---
title: "Monitor"
excerpt: "Monitor your model's training metrics live and log for future analysis"
tags: profiling performance-tuning
---

In this tutorial, we introduce the DeepSpeed Monitor and provide examples of its usage.

  - [Overview](#overview)
  - [Usage](#usage)

## Overview

Monitoring model and system metrics during training is vital to ensure hardware resources are fully utilized. The DeepSpeed Monitor enables live logging of metrics through one or more monitoring backends such as PyTorch's [TensorBoard](https://pytorch.org/docs/1.8.0/tensorboard.html), [WandB](https://docs.wandb.ai/quickstart), and simple CSV files.

Below is a live monitoring view for TensorBoard:

![TensorBoard Example Output](/assets/images/tensorboard_monitor.PNG){: .align-center}

Below is a live monitoring view for WandB:

![WandB Example Output](/assets/images/wandb_monitor.PNG){: .align-center}

## Usage

The DeepSpeed Monitor is configured within the deepspeed [configuration file](/docs/config-json/#monitoring-module-tensorboard-wandb-csv). DeepSpeed will automatically monitor key training metrics, including those tracked with the `wall_clock_breakdown` configuration option. In addition, users can log their own custom events and metrics.

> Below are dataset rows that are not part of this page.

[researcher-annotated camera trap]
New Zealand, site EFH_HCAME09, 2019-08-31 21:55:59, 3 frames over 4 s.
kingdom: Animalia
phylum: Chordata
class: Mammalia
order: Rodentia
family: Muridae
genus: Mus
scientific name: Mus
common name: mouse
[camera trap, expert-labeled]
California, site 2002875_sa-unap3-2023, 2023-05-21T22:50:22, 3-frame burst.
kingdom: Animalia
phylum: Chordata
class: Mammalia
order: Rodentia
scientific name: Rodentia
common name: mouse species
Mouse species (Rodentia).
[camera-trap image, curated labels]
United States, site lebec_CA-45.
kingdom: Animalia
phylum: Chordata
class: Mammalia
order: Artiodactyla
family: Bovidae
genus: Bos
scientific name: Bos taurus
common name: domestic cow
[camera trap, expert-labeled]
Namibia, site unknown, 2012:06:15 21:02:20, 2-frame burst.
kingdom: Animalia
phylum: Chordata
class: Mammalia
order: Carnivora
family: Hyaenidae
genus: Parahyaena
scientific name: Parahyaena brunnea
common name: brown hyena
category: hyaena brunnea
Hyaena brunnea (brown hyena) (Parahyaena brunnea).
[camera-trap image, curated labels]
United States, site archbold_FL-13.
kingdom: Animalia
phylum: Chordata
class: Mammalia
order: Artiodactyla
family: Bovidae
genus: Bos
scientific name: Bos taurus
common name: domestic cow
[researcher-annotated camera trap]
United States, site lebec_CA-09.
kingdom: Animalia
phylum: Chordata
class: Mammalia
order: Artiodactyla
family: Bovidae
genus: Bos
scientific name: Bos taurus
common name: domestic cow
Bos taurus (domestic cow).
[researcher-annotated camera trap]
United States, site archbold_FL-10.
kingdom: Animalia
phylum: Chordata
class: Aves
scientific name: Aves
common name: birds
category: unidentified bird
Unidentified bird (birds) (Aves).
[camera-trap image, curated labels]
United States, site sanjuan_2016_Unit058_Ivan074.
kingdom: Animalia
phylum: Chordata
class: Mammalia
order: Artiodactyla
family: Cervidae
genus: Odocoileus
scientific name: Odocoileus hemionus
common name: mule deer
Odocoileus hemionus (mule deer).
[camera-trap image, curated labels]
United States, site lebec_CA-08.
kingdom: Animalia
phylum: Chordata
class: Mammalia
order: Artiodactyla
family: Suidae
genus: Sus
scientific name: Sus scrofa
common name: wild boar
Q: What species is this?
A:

  - [Automatic Monitoring](#automatic-monitoring)
  - [Custom Monitoring](#custom-monitoring)

### Automatic Monitoring

When using DeepSpeed for model training, the Monitor can be configured in the DeepSpeed [configuration file](/docs/config-json/#monitoring-module-tensorboard-wandb-csv). No explicit API calls are needed to use the Monitor. The Monitor can be enabled by adding the following field to DeepSpeed's configuration json file. Refer to [Monitoring](/docs/config-json/#monitoring-module-tensorboard-wandb-csv) for details.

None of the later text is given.